So that's where the problem is: As said, on this occasion I didn't
try to run xfs_repair at all. What I'm describing is the situation
I've ended in on the earlier occasion, which I didn't send you
any data on (if you think it's worth it despite the several rounds
of repairs I've run there, I could certainly do so, as I didn't
decide yet what to do with that system in order to get it back
into working state).

In any event, the same re-occurrence of the problem was
observed with 3.0, 3.12, 4.4, and 4.11 based kernels. And the
accesses were whatever the system does during boot (from
the names I presume mostly creating /var/run/*.pid files).
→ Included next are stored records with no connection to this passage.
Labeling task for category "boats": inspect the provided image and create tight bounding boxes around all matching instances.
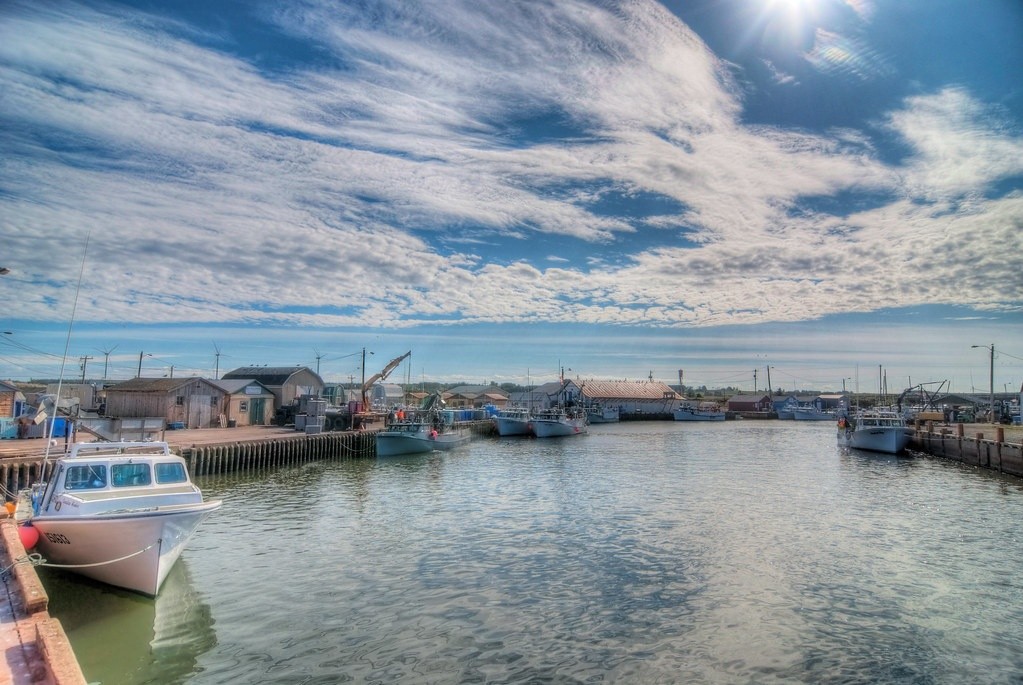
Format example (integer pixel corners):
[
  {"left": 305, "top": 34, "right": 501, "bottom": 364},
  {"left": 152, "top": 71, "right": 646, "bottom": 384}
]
[
  {"left": 374, "top": 408, "right": 472, "bottom": 457},
  {"left": 492, "top": 357, "right": 620, "bottom": 438},
  {"left": 14, "top": 231, "right": 223, "bottom": 602},
  {"left": 672, "top": 402, "right": 726, "bottom": 422},
  {"left": 775, "top": 379, "right": 943, "bottom": 422},
  {"left": 837, "top": 362, "right": 917, "bottom": 454}
]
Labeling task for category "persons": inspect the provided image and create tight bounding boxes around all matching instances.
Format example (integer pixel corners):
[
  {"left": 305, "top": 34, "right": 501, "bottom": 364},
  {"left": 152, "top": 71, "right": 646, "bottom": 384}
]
[
  {"left": 396, "top": 408, "right": 404, "bottom": 422},
  {"left": 388, "top": 411, "right": 395, "bottom": 424}
]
But
simple directory listings suffice to trigger the kernel warnings
(can't tell whether they also suffice to re-introduce the issues).
I've even tried mounting the volume ro after repairing, but -
not entirely unexpected - the system didn't really like /var
being read-only, so I couldn't check whether the corruption in
that case would not have been flagged again.

> However:
> 
> With further testing I see that xfs_repair v3.1.8 /does not/
> entirely fix the fs; if I run 3.1.8 and then run upstream repair, it
> finds and fixes more bad flags on inode 764 (lib/xenstored/tdb) that 3.1.8
> didn't touch.  The verifiers in an upstream kernel may keep tripping
> over that until newer repair fixes it...

Well, I can see if I can build those newer tools for myself (would
largely depend on how easy/difficult they are to configure/make,
and whether there's a testsuite that I can run them over before
allowing them to touch live data); I don't expect newer tools to
be available for the distro I'm running.